Rewrite only the lines of data starting at the line that contains "Taking a look" and ending at the line that contains "Is the green", with "camera" changed to "viewer" and everything else left the same.

* **DATA ENTRIES**:
● ● ● ●

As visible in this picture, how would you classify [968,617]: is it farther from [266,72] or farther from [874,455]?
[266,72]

● ● ● ●

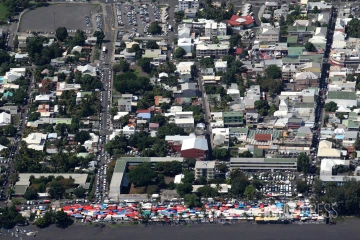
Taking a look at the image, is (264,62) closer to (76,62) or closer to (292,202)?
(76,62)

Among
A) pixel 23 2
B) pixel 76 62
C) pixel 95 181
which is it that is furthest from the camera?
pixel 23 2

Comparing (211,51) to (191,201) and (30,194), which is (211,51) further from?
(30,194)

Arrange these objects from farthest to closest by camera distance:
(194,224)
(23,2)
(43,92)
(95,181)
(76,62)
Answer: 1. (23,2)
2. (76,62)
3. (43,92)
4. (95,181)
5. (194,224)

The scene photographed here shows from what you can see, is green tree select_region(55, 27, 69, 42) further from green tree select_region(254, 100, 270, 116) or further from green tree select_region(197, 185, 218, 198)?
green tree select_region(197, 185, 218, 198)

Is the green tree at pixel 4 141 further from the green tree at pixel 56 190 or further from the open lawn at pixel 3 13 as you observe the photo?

● ● ● ●

* **TASK RESULT**:
Taking a look at the image, is (264,62) closer to (76,62) or closer to (292,202)?
(76,62)

Among
A) pixel 23 2
B) pixel 76 62
C) pixel 95 181
which is it that is furthest from the viewer?
pixel 23 2

Comparing (211,51) to (191,201) and (30,194), which is (211,51) further from?
(30,194)

Arrange these objects from farthest to closest by viewer distance:
(194,224)
(23,2)
(43,92)
(95,181)
(76,62)
Answer: 1. (23,2)
2. (76,62)
3. (43,92)
4. (95,181)
5. (194,224)

The scene photographed here shows from what you can see, is green tree select_region(55, 27, 69, 42) further from green tree select_region(254, 100, 270, 116) or further from green tree select_region(197, 185, 218, 198)?
green tree select_region(197, 185, 218, 198)

Is the green tree at pixel 4 141 further from the green tree at pixel 56 190 or further from the open lawn at pixel 3 13 as you observe the photo?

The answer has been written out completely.